DATASET RECORDS:
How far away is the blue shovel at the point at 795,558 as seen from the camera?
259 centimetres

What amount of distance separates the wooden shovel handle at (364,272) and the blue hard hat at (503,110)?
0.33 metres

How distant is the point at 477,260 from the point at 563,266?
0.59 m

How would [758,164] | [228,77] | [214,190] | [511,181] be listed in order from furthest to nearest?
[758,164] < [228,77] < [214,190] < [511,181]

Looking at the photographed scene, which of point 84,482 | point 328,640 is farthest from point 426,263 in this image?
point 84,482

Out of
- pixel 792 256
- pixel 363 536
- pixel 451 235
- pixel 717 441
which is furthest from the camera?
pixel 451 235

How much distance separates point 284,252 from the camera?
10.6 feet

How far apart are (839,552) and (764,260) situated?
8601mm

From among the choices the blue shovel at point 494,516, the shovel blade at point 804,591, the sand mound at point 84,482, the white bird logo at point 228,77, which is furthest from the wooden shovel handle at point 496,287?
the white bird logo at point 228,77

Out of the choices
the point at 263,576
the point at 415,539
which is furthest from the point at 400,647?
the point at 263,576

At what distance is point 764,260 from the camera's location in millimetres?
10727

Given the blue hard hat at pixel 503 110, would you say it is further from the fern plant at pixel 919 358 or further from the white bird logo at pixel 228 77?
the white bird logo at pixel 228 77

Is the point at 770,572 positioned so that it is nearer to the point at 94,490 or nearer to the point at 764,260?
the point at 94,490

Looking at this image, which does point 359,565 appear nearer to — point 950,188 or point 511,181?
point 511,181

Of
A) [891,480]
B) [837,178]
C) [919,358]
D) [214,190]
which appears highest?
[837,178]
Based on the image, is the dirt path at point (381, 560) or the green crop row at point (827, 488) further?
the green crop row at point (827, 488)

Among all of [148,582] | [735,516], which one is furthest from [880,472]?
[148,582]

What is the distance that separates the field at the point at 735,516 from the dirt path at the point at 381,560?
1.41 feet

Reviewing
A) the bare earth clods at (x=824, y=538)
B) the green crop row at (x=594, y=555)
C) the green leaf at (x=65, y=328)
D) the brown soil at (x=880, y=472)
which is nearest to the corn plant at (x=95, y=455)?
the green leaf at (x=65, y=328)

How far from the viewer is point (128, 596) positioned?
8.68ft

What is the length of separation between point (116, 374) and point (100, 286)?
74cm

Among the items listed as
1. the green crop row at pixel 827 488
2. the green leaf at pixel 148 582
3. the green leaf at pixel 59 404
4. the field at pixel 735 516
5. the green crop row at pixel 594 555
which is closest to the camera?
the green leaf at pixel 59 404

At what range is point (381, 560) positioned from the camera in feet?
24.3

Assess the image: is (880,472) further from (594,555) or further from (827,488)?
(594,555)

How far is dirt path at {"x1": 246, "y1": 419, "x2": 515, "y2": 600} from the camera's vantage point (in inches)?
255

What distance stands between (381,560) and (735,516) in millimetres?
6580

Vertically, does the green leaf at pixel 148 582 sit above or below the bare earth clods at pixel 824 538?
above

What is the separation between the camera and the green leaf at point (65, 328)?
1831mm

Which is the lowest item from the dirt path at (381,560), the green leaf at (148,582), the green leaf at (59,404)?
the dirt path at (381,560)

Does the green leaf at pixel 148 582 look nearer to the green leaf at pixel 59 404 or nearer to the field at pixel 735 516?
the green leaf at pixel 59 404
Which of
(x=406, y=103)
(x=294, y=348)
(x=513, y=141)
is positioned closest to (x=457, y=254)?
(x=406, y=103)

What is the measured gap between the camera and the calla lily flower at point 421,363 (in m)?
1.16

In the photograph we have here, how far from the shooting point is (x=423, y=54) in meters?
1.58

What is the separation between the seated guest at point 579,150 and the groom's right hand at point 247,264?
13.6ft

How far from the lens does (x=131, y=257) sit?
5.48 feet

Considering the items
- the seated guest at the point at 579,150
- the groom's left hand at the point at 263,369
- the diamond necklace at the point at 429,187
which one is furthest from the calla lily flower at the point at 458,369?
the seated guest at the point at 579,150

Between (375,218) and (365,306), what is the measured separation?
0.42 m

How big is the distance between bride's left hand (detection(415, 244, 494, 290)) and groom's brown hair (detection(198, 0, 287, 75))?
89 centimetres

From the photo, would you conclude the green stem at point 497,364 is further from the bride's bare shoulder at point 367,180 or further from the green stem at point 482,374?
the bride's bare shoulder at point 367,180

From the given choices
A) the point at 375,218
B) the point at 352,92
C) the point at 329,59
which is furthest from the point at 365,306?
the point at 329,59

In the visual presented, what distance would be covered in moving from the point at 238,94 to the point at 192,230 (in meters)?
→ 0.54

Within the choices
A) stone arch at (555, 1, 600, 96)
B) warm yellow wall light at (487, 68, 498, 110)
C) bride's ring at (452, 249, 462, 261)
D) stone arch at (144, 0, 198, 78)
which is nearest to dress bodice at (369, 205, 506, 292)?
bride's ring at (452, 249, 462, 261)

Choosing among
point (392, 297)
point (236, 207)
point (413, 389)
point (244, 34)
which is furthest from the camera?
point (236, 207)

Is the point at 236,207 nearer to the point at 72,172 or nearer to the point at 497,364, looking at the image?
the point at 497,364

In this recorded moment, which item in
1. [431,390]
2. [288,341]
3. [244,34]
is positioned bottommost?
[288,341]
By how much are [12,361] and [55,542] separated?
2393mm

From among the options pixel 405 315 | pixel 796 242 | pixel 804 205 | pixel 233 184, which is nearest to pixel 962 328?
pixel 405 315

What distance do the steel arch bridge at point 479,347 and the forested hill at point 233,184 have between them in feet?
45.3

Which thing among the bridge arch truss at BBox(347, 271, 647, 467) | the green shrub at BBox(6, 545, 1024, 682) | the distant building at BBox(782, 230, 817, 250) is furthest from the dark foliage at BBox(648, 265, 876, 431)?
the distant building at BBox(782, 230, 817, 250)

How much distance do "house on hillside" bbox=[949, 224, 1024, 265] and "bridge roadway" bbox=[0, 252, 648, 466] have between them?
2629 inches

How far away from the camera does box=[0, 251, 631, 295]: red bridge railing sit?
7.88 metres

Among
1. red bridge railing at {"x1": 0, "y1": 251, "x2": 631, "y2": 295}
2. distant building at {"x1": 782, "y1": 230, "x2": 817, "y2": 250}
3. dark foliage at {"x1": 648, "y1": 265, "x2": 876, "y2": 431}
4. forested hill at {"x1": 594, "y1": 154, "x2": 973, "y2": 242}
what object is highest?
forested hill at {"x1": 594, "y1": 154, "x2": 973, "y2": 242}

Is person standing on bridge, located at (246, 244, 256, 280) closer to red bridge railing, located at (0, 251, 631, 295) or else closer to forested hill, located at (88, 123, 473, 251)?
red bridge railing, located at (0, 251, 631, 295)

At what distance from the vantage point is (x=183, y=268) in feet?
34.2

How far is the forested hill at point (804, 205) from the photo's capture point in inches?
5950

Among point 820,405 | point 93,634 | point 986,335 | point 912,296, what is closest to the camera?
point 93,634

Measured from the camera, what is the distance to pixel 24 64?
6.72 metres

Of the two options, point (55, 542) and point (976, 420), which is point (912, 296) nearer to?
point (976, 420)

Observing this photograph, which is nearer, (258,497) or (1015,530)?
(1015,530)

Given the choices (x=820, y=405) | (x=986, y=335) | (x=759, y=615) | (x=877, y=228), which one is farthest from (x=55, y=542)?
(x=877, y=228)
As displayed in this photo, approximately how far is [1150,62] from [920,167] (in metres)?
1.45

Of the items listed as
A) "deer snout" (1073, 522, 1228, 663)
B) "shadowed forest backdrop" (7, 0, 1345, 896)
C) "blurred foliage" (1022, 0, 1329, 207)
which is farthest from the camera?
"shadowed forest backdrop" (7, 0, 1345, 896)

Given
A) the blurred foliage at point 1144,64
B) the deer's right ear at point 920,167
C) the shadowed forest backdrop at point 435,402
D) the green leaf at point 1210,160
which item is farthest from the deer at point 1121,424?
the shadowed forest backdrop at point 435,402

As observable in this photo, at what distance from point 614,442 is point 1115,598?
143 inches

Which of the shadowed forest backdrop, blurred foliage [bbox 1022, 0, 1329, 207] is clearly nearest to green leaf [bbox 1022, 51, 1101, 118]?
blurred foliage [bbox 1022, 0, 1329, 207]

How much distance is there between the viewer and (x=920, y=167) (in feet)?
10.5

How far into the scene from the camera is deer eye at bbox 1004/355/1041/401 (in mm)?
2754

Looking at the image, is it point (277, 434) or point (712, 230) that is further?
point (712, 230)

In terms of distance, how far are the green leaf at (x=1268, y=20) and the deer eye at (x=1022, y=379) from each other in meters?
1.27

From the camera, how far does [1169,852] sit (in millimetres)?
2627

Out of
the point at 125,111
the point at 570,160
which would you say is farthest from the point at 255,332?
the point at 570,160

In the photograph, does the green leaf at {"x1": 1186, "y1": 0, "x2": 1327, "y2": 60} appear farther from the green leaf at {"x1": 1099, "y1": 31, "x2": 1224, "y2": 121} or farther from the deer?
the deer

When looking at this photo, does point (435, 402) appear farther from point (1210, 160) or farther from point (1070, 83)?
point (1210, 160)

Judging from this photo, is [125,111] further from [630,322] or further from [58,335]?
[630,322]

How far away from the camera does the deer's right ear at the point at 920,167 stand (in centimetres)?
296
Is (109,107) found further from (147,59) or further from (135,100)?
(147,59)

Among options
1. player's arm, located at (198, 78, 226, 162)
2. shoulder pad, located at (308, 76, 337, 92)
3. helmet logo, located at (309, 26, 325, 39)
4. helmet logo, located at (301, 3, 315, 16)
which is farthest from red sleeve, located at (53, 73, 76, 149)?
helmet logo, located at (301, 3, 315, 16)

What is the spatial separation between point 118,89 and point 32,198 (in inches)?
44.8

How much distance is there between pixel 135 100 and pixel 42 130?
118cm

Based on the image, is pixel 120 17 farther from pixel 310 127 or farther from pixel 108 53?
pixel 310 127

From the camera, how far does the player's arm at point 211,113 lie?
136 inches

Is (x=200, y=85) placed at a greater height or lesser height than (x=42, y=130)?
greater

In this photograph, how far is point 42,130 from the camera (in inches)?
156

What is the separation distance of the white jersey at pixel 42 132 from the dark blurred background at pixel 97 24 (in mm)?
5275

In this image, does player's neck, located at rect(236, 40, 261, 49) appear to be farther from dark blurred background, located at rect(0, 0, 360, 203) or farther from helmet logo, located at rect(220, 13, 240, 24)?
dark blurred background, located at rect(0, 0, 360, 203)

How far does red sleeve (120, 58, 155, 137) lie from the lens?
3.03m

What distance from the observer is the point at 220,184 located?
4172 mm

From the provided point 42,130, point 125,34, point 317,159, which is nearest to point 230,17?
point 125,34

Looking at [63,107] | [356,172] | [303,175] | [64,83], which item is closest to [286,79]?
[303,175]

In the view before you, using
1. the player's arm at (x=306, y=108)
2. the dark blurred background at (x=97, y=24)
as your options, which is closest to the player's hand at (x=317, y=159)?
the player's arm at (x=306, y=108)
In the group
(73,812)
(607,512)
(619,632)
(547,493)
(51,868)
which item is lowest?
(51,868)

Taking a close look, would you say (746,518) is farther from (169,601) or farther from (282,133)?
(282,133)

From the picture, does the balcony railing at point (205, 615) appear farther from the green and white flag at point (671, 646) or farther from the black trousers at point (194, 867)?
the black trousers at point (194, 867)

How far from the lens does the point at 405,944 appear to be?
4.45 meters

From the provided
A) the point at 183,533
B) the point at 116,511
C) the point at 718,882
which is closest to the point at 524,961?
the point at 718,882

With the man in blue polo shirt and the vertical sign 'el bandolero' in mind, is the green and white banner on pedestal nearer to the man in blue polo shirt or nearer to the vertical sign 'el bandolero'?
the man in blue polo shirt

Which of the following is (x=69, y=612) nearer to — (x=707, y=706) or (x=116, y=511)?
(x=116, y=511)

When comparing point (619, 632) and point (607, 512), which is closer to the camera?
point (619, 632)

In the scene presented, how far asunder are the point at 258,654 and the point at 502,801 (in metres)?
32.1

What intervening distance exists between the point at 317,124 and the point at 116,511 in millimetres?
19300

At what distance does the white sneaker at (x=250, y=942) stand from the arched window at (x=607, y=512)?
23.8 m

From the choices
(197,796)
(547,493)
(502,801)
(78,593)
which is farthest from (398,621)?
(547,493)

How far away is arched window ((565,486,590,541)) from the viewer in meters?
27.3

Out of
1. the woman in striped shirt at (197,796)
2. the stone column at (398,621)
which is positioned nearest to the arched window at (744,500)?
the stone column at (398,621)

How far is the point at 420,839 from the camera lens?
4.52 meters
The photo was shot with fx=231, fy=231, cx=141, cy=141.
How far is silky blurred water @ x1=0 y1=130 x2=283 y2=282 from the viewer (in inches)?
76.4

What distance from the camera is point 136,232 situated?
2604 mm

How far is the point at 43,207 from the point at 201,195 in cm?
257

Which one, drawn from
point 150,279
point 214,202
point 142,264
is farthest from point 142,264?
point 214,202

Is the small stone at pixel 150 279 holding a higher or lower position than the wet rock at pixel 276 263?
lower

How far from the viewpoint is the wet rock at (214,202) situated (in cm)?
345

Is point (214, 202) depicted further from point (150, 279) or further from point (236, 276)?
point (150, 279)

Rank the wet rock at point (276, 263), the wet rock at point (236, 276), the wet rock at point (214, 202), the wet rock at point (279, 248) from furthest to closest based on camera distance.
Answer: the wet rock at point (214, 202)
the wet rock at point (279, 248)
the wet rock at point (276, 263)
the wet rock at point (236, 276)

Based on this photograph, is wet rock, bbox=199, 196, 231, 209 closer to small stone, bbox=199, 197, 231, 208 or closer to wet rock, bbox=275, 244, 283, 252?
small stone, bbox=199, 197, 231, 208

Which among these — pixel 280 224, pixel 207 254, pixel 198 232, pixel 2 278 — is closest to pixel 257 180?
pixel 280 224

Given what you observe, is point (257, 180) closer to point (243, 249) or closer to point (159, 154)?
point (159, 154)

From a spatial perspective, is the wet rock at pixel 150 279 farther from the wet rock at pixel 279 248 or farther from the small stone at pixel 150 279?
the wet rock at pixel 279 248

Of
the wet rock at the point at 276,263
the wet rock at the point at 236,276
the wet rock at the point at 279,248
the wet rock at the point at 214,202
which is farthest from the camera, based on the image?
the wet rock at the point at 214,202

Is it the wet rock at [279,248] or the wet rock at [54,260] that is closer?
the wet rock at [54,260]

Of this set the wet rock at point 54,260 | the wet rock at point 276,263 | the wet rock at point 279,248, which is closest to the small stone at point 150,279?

WHAT THE EXERCISE ASKS: From the "What distance from the camera" line to the close of the listing, restate each line word for word.

TASK SOLUTION:
What distance from the camera is point 136,232 situated?
2604 mm

How far is the point at 43,207 from the point at 201,195 in cm?
257

Which one, drawn from
point 150,279
point 214,202
point 142,264
is farthest from point 142,264?
point 214,202

Is the small stone at pixel 150 279 holding a higher or lower position than the wet rock at pixel 276 263?
lower

How far from the viewpoint is the wet rock at (214,202) situated (in cm)?
345

Is point (214, 202) depicted further from point (150, 279) or further from point (236, 276)?
point (150, 279)

Rank the wet rock at point (276, 263), the wet rock at point (236, 276), the wet rock at point (214, 202), the wet rock at point (279, 248) from furthest to closest based on camera distance.
Answer: the wet rock at point (214, 202)
the wet rock at point (279, 248)
the wet rock at point (276, 263)
the wet rock at point (236, 276)

Based on this photograph, is wet rock, bbox=199, 196, 231, 209 closer to small stone, bbox=199, 197, 231, 208 or closer to wet rock, bbox=275, 244, 283, 252?
small stone, bbox=199, 197, 231, 208

Which among these — pixel 280 224, pixel 207 254, pixel 198 232, pixel 2 278 — is closest to pixel 257 180?
pixel 280 224

Given what you observe, is point (257, 180) closer to point (243, 249) or closer to point (159, 154)?
point (159, 154)

From a spatial perspective, is the wet rock at pixel 150 279 farther from the wet rock at pixel 279 248 or farther from the small stone at pixel 150 279?
the wet rock at pixel 279 248

Of
the wet rock at the point at 276,263
the wet rock at the point at 236,276
the wet rock at the point at 279,248
the wet rock at the point at 214,202
which is farthest from the camera, based on the image?
the wet rock at the point at 214,202

Is it the wet rock at [279,248] or the wet rock at [54,260] that is closer?
the wet rock at [54,260]

Of this set the wet rock at point 54,260 | the wet rock at point 276,263 | the wet rock at point 279,248, which is closest to the small stone at point 150,279?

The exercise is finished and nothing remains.